Overcome Evil with Good


“If possible, so far as it depends on you, live peaceably with all. Beloved, never avenge yourselves, but leave it to the wrath of God, for it is written, “Vengeance is mine, I will repay, says the Lord.” To the contrary, ‘if your enemy is hungry, feed him; if he is thirsty, give him something to drink; for by so doing you will heap burning coals on his head.’ Do not be overcome by evil, but overcome evil with good.” (Romans 12: 18-21, ESV).

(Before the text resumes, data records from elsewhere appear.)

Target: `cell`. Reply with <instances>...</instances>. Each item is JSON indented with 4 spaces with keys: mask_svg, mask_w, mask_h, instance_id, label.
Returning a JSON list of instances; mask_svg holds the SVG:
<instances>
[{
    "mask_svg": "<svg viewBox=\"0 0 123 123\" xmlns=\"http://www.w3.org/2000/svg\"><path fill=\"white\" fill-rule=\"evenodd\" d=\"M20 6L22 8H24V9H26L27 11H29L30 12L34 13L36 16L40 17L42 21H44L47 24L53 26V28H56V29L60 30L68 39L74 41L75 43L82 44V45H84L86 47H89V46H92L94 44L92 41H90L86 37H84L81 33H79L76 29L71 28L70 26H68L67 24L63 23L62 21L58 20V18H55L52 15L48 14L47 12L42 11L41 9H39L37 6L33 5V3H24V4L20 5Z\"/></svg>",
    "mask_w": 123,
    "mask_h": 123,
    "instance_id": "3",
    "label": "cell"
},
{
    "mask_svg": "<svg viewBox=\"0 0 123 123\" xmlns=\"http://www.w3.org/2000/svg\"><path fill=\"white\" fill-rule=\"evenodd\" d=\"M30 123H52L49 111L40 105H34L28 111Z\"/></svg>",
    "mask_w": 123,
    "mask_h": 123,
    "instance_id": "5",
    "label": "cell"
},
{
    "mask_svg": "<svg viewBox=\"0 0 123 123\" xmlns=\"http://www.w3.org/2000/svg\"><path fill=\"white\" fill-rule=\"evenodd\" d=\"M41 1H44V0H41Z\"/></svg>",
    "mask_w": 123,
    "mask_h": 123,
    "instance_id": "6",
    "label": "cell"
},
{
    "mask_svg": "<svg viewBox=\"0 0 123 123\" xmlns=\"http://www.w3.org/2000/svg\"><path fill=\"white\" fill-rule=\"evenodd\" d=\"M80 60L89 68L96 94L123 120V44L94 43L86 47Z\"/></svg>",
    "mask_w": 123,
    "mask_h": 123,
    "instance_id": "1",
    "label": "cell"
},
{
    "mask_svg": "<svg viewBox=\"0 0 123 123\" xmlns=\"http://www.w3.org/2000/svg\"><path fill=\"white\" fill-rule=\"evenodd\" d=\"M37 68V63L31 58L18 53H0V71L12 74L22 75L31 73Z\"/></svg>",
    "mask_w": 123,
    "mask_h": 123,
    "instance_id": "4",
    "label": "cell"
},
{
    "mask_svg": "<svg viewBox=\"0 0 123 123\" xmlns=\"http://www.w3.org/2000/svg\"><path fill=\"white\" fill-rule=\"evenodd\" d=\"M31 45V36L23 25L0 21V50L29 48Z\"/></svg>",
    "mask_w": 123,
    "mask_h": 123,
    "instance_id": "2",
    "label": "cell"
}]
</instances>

I’m humbled to think about how often I want to use the methods of the world to solve its problems. We look to Christian celebrities as role models, instead of our local brothers and sisters who’ve lived the quiet life Paul exhorted them to. We look to Christian books, movies, and music to proclaim our thoughts and feelings, instead of going from town to town ourselves to proclaim the good news. We look to earthly powers and tools to provide protection for us and own family, instead of trusting in the Lord (side note, ever realize how we seem to use the “trust but verify” thought process with the Lord?).


I’m not saying these things above are bad or evil, but I think we shouldn’t be shocked when they don’t work.


God simply doesn’t use the same methods as the world.


This holiday season, when the news and politics rise to the forefront of conversation, do something difficult. Look the person you disagree with in the eyes, and say something loving and true.


It’s unlikely that the political enemies you have today are literally “hungry” and “thirsty”, but they are likely starving for the love that Jesus brings through his people. If they are a brother or sister in Christ, they are likely starving for the unity and love of community (don’t forget that the churches in our nation are divided as well as our families).


Give freely to those you disagree with, to those who have said evil against you, and to those who wish you ill.


Drop your defenses, those walls you erect to protect yourself, and trust the Lord to defend you.


Don’t be afraid when in the moment it looks like evil will triumph, that the anger or hate of another person is too much. Trust in the Lord, and trust that pouring out love and pouring out goodness will overcome evil.